The Fraziers' insurance doesn't cover the cost of all those extras, so they end up with hundreds of dollars in out-of-pocket costs just have that peace of mind.
What Kristen and many of her friends who have kids with similar allergies didn't know is there is a cheaper alternative. It is the generic epinephrine auto injector. It has been on the market since 2013 and the cash price is as much as $430 cheaper than the EpiPen.
"I'm surprised that I didn't hear about this because I think I'm pretty astute as to what is going on," she said when we told her about the drug.

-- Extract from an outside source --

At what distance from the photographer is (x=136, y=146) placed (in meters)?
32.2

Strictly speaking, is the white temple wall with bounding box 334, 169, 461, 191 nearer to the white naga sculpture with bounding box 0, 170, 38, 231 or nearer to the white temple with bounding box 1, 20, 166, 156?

The device is actually the generic for another brand of epinephrine injector called the Adrenaclick. "It's the same medication," explained Dr. Arthi Thangarj of Beth Israel Deaconess Hospital in Plymouth. So why aren't doctors prescribing it? She believes it's a lack of awareness among patients and some physicians.
Emergency Room Doctor Ron Berrol agrees. "It's like Kleenex. We don't say 'facial tissue,'" he explained. "When I think of epinephrine auto injector, the first word that comes to mind is EpiPen."
According to Dr. Berrol, the manufacturer of EpiPen, Mylan, also does an excellent job promoting its product. He also believes there is some confusion over how to write a prescription for the cheaper generic. "There are many providers who think, 'I'll write a prescription for the EpiPen or the generic equivalent' not realizing pharmacists can't substitute it," he said.
Dr. Thangaraj explained that even though the medication is the same, the devices are not identical, so if the prescription is written for the EpiPen that's what will be dispensed. "Your prescription should say 'the generic epinephrine auto injector' for you to get the cheaper drug," she said.
The main difference lies in the device itself. There are two caps that need to be removed before the drug can be administered in the generic version, the EpiPen has just one.
According to Kristen, Dylan's doctor thought it was important the boy stick with the device he knows. But as he gets older, she likes the idea of the cheaper alternative. "I think if it works just as effectively and if we can be confident that he can use it as well as the other option, then I would be on board," she said.
The EpiPen manufacturer is expected to release its generic for about $300. That's still about $100 dollars more than the auto-injector.